--- START OF Source records ---
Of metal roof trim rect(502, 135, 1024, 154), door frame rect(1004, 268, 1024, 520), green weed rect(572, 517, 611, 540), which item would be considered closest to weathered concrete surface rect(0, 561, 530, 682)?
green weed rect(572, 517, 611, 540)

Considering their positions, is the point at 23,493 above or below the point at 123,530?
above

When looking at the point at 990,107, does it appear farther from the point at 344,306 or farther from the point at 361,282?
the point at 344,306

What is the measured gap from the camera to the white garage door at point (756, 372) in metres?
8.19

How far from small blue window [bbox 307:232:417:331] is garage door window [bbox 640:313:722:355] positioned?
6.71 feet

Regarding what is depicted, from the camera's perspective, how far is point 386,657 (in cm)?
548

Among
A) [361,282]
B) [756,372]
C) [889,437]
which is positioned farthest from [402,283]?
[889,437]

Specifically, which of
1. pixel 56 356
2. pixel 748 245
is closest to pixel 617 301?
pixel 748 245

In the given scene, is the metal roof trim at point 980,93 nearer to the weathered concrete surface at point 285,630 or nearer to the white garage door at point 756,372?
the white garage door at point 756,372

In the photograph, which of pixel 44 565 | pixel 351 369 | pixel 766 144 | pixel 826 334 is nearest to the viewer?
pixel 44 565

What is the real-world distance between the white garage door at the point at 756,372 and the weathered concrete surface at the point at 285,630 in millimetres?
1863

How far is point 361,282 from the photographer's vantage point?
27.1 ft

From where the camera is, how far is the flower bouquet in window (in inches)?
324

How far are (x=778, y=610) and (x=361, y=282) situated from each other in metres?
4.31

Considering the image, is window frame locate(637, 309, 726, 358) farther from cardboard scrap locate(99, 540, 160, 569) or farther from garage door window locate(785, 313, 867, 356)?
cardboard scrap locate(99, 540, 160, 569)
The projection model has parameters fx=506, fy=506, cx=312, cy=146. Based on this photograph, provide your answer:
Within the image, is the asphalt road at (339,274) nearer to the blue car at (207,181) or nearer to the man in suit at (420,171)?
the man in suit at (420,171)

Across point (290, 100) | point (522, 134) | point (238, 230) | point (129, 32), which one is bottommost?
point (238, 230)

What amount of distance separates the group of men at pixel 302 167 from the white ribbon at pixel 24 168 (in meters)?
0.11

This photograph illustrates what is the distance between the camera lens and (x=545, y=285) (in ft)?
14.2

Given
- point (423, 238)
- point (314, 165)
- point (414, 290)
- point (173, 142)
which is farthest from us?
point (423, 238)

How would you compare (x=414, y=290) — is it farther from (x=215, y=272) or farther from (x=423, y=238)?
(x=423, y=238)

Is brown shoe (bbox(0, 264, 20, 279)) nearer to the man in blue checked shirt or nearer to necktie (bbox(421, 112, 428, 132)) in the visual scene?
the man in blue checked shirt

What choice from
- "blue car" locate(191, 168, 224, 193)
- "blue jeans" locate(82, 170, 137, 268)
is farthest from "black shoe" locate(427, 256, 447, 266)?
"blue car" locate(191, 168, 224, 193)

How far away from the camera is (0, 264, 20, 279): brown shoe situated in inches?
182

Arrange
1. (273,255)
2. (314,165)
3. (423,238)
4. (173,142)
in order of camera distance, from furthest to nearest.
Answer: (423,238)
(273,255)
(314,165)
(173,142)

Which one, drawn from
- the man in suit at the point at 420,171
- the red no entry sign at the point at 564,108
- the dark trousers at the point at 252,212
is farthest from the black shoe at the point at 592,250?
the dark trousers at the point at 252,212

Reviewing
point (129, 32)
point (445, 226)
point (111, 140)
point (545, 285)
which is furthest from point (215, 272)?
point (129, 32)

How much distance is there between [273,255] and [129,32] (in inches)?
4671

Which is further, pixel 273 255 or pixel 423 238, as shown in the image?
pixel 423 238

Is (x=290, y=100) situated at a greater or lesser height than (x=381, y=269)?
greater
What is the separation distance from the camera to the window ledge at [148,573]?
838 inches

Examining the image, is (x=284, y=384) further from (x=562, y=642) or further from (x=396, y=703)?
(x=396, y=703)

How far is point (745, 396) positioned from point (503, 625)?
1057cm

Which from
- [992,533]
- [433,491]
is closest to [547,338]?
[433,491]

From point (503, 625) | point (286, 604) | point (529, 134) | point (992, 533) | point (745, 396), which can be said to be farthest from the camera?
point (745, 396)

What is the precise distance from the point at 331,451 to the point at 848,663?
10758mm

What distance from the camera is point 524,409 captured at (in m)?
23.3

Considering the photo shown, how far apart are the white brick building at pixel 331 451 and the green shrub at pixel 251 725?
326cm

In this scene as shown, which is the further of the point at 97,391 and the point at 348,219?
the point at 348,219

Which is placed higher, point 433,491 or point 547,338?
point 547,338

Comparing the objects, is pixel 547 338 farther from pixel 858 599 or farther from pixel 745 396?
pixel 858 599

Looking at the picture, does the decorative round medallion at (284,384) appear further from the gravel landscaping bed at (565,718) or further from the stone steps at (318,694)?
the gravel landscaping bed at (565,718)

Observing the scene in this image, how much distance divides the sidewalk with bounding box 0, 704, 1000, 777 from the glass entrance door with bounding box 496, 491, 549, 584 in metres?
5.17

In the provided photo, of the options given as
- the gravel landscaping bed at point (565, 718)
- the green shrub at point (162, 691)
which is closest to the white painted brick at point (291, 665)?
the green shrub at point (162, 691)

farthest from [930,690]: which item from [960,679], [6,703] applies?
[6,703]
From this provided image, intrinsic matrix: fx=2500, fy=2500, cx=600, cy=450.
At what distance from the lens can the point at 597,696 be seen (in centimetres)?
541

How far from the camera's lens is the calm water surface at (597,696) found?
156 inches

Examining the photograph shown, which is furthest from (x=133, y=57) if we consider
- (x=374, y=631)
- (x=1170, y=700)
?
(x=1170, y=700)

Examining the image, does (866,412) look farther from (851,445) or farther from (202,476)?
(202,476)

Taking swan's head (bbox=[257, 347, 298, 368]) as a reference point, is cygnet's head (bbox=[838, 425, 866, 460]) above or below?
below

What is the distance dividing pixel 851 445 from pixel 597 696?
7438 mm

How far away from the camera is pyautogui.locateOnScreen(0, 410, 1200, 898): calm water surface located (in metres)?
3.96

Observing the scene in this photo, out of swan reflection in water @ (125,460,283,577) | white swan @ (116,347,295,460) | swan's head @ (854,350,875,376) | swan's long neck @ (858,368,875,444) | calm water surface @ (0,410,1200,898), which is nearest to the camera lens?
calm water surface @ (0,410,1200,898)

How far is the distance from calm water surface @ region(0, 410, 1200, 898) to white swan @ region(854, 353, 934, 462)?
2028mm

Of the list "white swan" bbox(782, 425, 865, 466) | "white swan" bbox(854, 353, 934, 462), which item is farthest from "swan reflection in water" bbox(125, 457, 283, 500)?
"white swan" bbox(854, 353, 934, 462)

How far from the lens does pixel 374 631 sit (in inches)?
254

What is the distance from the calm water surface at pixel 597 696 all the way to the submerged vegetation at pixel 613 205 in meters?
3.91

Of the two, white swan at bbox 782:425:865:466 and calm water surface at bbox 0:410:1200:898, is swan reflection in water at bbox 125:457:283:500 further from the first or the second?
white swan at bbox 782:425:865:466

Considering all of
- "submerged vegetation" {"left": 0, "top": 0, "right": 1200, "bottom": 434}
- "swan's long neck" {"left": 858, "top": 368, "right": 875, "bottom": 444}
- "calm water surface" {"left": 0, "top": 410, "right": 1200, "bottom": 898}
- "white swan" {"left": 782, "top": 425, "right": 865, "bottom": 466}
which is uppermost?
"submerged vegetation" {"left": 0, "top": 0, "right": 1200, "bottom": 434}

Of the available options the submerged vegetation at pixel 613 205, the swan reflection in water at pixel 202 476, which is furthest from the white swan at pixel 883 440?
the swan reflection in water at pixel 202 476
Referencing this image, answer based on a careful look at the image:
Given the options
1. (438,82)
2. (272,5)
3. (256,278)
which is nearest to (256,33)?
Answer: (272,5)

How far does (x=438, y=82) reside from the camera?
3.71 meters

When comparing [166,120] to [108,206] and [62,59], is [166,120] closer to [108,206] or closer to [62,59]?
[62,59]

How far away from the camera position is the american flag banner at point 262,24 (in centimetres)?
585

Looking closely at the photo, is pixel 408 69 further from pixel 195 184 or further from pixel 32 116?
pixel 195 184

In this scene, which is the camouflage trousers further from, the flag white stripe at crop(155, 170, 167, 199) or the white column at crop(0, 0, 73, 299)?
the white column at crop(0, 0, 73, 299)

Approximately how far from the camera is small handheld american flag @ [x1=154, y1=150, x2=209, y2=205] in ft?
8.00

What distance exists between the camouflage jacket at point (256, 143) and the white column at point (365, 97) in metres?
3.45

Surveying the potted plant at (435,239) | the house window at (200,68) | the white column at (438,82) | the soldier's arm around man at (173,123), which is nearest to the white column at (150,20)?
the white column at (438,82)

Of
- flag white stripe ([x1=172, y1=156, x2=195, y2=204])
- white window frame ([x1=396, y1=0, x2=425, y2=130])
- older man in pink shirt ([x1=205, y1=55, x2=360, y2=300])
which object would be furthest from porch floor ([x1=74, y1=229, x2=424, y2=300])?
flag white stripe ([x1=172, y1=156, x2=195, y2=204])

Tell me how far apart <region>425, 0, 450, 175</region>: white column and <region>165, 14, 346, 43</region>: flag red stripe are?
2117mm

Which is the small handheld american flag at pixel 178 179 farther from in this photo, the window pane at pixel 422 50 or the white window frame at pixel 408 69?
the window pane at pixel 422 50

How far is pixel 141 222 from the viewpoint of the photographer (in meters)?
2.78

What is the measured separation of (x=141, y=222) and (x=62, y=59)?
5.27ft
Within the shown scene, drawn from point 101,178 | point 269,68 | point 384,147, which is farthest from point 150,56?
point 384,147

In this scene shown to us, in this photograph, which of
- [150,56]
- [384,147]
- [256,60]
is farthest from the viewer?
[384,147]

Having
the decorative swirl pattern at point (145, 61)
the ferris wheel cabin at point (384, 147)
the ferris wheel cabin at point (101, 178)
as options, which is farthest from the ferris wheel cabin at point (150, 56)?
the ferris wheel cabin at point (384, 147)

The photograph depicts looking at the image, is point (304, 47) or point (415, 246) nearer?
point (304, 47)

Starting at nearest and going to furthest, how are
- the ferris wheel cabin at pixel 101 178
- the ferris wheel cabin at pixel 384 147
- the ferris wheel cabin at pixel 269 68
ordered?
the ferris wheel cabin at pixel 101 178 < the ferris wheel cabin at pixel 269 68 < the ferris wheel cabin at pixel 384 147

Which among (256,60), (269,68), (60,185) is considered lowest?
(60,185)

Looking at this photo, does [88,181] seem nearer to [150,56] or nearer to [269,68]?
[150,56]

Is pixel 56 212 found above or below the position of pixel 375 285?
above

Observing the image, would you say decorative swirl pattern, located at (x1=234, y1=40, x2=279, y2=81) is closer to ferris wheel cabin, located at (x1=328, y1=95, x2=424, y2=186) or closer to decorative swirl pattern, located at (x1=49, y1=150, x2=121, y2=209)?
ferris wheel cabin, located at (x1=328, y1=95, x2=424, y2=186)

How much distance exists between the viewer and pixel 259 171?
--- END OF Source records ---
What the task asks |
Rewrite the lines starting at the one containing "Within the shown" and ending at the last line of the records, changing "decorative swirl pattern" to "ornamental scroll pattern" and leaving everything else as it is.

Output |
Within the shown scene, drawn from point 101,178 | point 269,68 | point 384,147, which is farthest from point 150,56?
point 384,147

In this scene shown to us, in this photograph, which of
- [150,56]
- [384,147]
- [256,60]
is farthest from the viewer?
[384,147]

Having
the ornamental scroll pattern at point (145, 61)
the ferris wheel cabin at point (384, 147)
the ferris wheel cabin at point (101, 178)
as options, which is farthest from the ferris wheel cabin at point (150, 56)?
the ferris wheel cabin at point (384, 147)

The photograph depicts looking at the image, is point (304, 47) or point (415, 246) nearer?
point (304, 47)

Starting at nearest and going to furthest, how are
- the ferris wheel cabin at pixel 101 178
- the ferris wheel cabin at pixel 384 147
- the ferris wheel cabin at pixel 269 68
ordered?
the ferris wheel cabin at pixel 101 178 < the ferris wheel cabin at pixel 269 68 < the ferris wheel cabin at pixel 384 147

Which among (256,60), (269,68), (60,185) is considered lowest?
(60,185)

Looking at this photo, does [88,181] seem nearer to [150,56] or nearer to [269,68]?
[150,56]

Is pixel 56 212 found above or below the position of pixel 375 285?
above

Observing the image, would you say ornamental scroll pattern, located at (x1=234, y1=40, x2=279, y2=81) is closer to ferris wheel cabin, located at (x1=328, y1=95, x2=424, y2=186) or closer to ornamental scroll pattern, located at (x1=49, y1=150, x2=121, y2=209)?
ferris wheel cabin, located at (x1=328, y1=95, x2=424, y2=186)

How much distance exists between the viewer and pixel 259 171?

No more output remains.